**Task prompt:**
Update each of the items below by changing "legend" to "key" wherever it occurs, and leave all other text the same.

**Supplied material:**

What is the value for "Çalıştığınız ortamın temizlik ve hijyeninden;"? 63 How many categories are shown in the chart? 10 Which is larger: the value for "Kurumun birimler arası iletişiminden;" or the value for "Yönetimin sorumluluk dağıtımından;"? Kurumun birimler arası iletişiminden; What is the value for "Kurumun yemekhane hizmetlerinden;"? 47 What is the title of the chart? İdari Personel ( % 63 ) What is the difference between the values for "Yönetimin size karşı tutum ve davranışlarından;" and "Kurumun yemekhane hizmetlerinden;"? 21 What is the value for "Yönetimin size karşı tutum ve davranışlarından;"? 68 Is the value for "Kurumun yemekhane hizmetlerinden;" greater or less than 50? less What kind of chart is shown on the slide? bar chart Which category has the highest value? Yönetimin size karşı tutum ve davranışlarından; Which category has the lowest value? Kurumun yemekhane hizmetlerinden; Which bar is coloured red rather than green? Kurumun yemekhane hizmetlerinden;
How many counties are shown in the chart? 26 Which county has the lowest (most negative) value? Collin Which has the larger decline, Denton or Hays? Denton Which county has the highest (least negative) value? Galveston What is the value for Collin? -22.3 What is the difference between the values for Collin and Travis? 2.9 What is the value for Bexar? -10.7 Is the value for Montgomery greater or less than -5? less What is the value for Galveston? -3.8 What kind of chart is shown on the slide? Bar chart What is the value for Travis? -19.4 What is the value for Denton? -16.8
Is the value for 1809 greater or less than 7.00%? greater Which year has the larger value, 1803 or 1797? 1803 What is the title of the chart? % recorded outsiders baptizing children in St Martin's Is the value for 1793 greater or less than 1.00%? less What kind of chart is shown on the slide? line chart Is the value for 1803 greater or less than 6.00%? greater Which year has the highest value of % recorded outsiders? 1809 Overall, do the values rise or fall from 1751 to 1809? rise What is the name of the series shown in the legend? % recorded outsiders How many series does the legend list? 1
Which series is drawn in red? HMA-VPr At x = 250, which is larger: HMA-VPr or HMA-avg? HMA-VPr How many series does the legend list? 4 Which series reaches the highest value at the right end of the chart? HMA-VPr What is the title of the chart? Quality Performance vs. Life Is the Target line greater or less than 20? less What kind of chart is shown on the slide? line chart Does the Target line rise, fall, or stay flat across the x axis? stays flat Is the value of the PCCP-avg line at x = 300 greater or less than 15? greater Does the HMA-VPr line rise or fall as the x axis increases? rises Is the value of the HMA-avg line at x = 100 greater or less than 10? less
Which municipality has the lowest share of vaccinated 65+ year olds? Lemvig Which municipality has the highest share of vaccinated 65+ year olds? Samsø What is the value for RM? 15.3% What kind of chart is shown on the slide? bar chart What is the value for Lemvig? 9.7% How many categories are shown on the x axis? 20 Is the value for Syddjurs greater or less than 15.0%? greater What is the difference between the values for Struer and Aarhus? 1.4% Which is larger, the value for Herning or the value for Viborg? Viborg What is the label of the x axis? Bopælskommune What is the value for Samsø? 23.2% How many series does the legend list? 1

**Output:**
What is the value for "Çalıştığınız ortamın temizlik ve hijyeninden;"? 63 How many categories are shown in the chart? 10 Which is larger: the value for "Kurumun birimler arası iletişiminden;" or the value for "Yönetimin sorumluluk dağıtımından;"? Kurumun birimler arası iletişiminden; What is the value for "Kurumun yemekhane hizmetlerinden;"? 47 What is the title of the chart? İdari Personel ( % 63 ) What is the difference between the values for "Yönetimin size karşı tutum ve davranışlarından;" and "Kurumun yemekhane hizmetlerinden;"? 21 What is the value for "Yönetimin size karşı tutum ve davranışlarından;"? 68 Is the value for "Kurumun yemekhane hizmetlerinden;" greater or less than 50? less What kind of chart is shown on the slide? bar chart Which category has the highest value? Yönetimin size karşı tutum ve davranışlarından; Which category has the lowest value? Kurumun yemekhane hizmetlerinden; Which bar is coloured red rather than green? Kurumun yemekhane hizmetlerinden;
How many counties are shown in the chart? 26 Which county has the lowest (most negative) value? Collin Which has the larger decline, Denton or Hays? Denton Which county has the highest (least negative) value? Galveston What is the value for Collin? -22.3 What is the difference between the values for Collin and Travis? 2.9 What is the value for Bexar? -10.7 Is the value for Montgomery greater or less than -5? less What is the value for Galveston? -3.8 What kind of chart is shown on the slide? Bar chart What is the value for Travis? -19.4 What is the value for Denton? -16.8
Is the value for 1809 greater or less than 7.00%? greater Which year has the larger value, 1803 or 1797? 1803 What is the title of the chart? % recorded outsiders baptizing children in St Martin's Is the value for 1793 greater or less than 1.00%? less What kind of chart is shown on the slide? line chart Is the value for 1803 greater or less than 6.00%? greater Which year has the highest value of % recorded outsiders? 1809 Overall, do the values rise or fall from 1751 to 1809? rise What is the name of the series shown in the key? % recorded outsiders How many series does the key list? 1
Which series is drawn in red? HMA-VPr At x = 250, which is larger: HMA-VPr or HMA-avg? HMA-VPr How many series does the key list? 4 Which series reaches the highest value at the right end of the chart? HMA-VPr What is the title of the chart? Quality Performance vs. Life Is the Target line greater or less than 20? less What kind of chart is shown on the slide? line chart Does the Target line rise, fall, or stay flat across the x axis? stays flat Is the value of the PCCP-avg line at x = 300 greater or less than 15? greater Does the HMA-VPr line rise or fall as the x axis increases? rises Is the value of the HMA-avg line at x = 100 greater or less than 10? less
Which municipality has the lowest share of vaccinated 65+ year olds? Lemvig Which municipality has the highest share of vaccinated 65+ year olds? Samsø What is the value for RM? 15.3% What kind of chart is shown on the slide? bar chart What is the value for Lemvig? 9.7% How many categories are shown on the x axis? 20 Is the value for Syddjurs greater or less than 15.0%? greater What is the difference between the values for Struer and Aarhus? 1.4% Which is larger, the value for Herning or the value for Viborg? Viborg What is the label of the x axis? Bopælskommune What is the value for Samsø? 23.2% How many series does the key list? 1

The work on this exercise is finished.